L’un se montre assuré avant un départ espéré pour l’Europe, l’autre fait peine à voir de retour de Libye : Ousmane Baldé et Ali Idrisu, deux jeunes migrants, se retrouvent à Agadez, capitale du nord du Niger devenu passage obligé pour clandestins africains.
"Je n’ai pas peur", affirme le premier, un Dakarois de 22 ans rencontré de nuit à son arrivée à la gare routière, le teint frais et le vêtement coquet malgré une semaine de voyage qui l'a fait avaler Sénégal, Mali, Burkina Faso et Niger.
Le plus dur reste toutefois à venir : le franchissement du Sahara, durant lequel nombre de ses congénères ont déjà péri, celui de la très instable Libye, et surtout la traversée de la Méditerranée, où 1.800 migrants sont morts cette année.
Le Sénégalais longiligne dit compter sur "Dieu" pour le porter jusqu’en Italie. Ce même Dieu qui selon lui a "aidé" son aîné à rejoindre l'Espagne par bateau il y a quelques années via le Maroc.
Un autre frère d’Ousmane vit actuellement en Libye. Tous deux l’aident à financer son voyage malgré les risques encourus, afin de fuir un quotidien dakarois désargenté sans toutefois être miséreux.
"Si je ne sors pas travailler, je ne peux pas avancer", se justifie-t-il.
Ali Idrisu, un Ghanéen d'Accra, a lui aussi rêvé d’avancer. Pas forcément en Europe mais plutôt à Tripoli, où il comptait devenir "une star" du football, pour ensuite rejoindre les rangs de son équipe nationale.
Mais la machine s’est enrayée dès son départ d’Agadez, il y a un an et demi. Entassé avec 24 autres migrants dans un pick-up, "nous n’avions pas assez d’eau, de nourriture.

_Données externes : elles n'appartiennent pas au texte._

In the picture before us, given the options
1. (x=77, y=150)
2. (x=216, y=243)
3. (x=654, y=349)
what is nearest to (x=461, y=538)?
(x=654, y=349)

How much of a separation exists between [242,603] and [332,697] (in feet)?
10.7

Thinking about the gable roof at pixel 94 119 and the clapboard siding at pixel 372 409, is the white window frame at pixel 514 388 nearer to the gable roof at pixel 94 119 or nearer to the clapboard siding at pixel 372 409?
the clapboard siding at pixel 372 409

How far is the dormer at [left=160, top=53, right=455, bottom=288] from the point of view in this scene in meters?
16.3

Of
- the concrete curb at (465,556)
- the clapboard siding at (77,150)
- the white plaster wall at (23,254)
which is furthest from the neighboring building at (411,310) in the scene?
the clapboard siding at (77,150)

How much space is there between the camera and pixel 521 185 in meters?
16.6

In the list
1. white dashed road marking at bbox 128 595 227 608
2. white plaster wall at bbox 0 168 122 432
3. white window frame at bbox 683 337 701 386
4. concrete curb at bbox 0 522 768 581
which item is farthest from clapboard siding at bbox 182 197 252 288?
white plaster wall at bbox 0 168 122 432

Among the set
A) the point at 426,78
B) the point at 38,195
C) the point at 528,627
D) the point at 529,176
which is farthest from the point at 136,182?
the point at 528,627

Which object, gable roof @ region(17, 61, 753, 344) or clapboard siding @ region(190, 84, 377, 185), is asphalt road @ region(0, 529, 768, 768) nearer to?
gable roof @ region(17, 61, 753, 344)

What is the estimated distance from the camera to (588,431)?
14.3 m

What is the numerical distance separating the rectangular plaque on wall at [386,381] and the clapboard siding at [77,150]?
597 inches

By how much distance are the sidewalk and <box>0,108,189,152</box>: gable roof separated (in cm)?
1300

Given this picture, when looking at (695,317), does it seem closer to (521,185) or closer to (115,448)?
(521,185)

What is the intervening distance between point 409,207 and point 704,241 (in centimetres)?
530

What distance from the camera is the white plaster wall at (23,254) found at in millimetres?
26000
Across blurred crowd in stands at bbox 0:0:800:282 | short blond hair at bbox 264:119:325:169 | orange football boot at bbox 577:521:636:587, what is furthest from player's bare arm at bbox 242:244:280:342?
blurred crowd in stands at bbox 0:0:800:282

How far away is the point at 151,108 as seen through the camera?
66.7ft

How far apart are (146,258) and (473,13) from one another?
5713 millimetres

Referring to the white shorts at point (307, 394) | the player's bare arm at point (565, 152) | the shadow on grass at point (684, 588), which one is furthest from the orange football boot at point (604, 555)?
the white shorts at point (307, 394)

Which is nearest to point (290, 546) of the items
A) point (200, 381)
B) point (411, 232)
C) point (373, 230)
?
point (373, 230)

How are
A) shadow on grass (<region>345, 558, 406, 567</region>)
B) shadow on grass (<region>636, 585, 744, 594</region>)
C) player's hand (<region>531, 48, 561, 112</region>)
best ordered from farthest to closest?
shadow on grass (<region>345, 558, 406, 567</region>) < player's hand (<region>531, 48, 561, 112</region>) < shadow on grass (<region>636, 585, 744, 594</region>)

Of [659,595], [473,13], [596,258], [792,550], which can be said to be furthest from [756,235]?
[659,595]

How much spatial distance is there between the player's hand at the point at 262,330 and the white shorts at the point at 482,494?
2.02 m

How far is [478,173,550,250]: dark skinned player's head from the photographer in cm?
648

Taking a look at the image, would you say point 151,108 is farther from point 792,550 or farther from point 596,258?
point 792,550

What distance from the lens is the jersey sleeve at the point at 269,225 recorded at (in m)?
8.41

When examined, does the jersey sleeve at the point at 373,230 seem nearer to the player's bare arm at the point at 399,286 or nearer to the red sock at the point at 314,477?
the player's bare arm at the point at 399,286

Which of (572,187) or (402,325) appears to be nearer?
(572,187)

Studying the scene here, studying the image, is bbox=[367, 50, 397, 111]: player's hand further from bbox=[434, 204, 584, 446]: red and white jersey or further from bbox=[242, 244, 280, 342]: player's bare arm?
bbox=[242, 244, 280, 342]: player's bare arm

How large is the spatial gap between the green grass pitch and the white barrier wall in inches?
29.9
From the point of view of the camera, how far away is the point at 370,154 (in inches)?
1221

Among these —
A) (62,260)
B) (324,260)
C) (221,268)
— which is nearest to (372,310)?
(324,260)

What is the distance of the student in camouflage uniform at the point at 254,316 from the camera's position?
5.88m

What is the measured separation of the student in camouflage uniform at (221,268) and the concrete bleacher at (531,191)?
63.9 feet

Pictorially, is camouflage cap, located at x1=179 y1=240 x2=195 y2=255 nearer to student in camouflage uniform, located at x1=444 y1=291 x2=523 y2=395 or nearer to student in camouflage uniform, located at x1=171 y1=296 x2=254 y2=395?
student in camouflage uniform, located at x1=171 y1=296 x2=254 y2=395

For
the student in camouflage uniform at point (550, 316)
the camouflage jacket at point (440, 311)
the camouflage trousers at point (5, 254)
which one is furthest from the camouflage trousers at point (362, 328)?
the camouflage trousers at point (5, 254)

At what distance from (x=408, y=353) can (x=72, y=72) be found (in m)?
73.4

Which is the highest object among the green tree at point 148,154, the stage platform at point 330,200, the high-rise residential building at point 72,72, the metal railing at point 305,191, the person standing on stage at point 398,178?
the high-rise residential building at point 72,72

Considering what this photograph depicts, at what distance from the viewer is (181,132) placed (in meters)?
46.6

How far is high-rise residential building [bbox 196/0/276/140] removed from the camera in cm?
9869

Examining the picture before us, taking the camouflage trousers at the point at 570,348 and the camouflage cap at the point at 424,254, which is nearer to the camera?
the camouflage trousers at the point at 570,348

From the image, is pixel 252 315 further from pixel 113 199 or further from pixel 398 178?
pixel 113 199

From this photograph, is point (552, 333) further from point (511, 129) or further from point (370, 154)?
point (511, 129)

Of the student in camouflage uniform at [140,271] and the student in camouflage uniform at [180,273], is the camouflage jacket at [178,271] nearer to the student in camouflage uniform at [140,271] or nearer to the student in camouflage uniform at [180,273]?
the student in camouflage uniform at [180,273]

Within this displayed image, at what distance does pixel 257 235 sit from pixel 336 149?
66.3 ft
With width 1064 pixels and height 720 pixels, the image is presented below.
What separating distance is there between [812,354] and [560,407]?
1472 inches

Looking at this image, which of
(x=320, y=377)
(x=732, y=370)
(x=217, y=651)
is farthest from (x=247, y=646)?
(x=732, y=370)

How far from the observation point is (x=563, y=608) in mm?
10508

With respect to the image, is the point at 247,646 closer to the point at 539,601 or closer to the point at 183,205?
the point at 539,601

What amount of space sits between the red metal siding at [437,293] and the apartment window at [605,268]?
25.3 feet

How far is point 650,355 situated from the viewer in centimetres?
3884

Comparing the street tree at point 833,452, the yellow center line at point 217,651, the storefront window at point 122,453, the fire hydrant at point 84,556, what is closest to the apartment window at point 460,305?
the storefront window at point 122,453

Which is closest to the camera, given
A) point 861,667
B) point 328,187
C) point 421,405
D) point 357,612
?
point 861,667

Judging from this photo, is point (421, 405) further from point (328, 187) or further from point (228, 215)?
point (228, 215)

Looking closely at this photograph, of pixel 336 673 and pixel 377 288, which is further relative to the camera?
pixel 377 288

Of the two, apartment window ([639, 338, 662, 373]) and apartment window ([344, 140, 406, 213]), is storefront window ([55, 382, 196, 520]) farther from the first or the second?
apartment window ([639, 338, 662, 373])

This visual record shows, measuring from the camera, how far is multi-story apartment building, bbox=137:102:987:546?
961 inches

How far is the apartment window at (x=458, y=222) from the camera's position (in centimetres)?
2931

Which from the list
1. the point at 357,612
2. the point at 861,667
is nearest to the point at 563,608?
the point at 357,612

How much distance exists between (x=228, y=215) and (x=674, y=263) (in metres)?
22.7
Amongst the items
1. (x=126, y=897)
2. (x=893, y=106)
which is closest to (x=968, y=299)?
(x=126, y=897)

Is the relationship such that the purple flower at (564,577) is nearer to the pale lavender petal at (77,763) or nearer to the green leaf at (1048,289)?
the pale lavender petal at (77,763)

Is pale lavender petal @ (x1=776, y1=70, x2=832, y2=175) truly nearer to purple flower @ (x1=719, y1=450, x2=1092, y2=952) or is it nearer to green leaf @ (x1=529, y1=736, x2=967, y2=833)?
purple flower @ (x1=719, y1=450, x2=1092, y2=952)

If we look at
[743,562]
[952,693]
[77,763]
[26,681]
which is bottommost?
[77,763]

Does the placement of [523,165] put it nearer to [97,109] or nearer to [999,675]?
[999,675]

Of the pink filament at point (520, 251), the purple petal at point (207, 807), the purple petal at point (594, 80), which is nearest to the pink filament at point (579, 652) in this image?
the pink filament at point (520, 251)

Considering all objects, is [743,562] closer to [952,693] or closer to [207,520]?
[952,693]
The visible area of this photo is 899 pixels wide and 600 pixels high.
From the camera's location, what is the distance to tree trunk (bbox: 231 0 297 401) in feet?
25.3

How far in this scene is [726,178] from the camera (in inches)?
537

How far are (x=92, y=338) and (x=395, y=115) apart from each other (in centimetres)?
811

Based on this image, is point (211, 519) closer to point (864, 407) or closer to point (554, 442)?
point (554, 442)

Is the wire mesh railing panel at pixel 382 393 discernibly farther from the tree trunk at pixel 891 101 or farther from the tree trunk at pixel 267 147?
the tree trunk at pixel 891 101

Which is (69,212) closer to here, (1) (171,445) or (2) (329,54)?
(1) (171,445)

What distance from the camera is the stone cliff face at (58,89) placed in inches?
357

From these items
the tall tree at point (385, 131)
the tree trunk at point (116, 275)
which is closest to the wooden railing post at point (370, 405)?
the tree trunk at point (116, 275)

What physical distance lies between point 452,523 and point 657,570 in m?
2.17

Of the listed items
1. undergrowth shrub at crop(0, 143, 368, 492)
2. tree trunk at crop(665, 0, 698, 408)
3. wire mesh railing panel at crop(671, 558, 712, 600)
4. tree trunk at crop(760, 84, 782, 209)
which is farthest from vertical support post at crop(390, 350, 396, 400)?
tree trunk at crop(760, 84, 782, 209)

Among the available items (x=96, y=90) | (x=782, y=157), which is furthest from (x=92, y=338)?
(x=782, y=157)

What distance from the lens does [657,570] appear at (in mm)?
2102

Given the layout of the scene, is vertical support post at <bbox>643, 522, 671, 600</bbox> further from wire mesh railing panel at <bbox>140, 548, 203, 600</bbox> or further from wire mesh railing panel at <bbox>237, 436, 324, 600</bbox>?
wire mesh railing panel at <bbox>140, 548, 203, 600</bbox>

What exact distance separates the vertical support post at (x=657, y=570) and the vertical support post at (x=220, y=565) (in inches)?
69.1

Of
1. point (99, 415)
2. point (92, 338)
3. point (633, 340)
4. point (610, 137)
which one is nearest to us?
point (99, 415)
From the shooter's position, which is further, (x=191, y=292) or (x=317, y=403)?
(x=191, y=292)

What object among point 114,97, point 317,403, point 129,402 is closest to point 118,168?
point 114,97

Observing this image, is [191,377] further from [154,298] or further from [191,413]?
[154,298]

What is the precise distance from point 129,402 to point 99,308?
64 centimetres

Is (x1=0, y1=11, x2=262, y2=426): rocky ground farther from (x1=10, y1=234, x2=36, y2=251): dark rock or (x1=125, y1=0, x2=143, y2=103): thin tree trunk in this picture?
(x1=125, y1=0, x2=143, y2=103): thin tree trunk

Nous nous faisions battre", raconte-t-il à son retour de Libye, à peine descendu d'un 4X4 poussiéreux.
- Cadavres dans le Sahara -
"Si par hasard un migrant tombe, la voiture ne s'arrête pas, le chauffeur continue son chemin", en partie par crainte de s'ensabler, explique Amadou Hamidine Maliki, le responsable de l'Organisation internationale pour les migrations (OIM) à Agadez.
Si l'infortuné est chanceux, un autre véhicule peut le sauver. Dans le cas contraire, il agonise dans le Sahara. "Les migrants nous racontent que dans le désert, ils voient des corps de migrants", poursuit-il.
"J’ai vu des gens mourir dans le désert", confirme calmement Ali, dont le calvaire ne s'est ensuite jamais vraiment arrêté.
Dépouillé de son téléphone portable et de ses papiers à son arrivée en Libye, le sportif, devenu maçon pour survivre, affirme avoir été victime de maltraitance dans son ex-pays d'accueil, où "ils considèrent les noirs comme des animaux".
Malgré des mois passés à travailler "7 jours/7, 24 heures/24", le Ghanéen estime avoir "tout perdu" dans son exil libyen, à commencer par ses illusions.
"Je n’ai pas vu un terrain de foot", se désole-t-il. Et d'écarter son humble boubou marron sali par une semaine de voyage entre Tripoli et Agadez : "c'est tout ce qu'il me reste".
Ali Idrisu était parti à la conquête de la Libye avec ses chaussures de foot, qu’il avait réussi à conserver durant tout son séjour. Symboles de son échec, il les a finalement abandonnées sur place.
Quelque 150.000 migrants passeront par Agadez en 2015, dont une bonne partie rejoindra la Libye puis éventuellement de l'Europe, estiment les autorités.
Des milliers d'autres sont déjà revenus cette année dans la capitale du nord nigérien, "sans argent", "dans un état de fatigue avancé" et souvent "avec des problèmes respiratoires dus à la poussière" inspirée en cours de route, selon M. Maliki.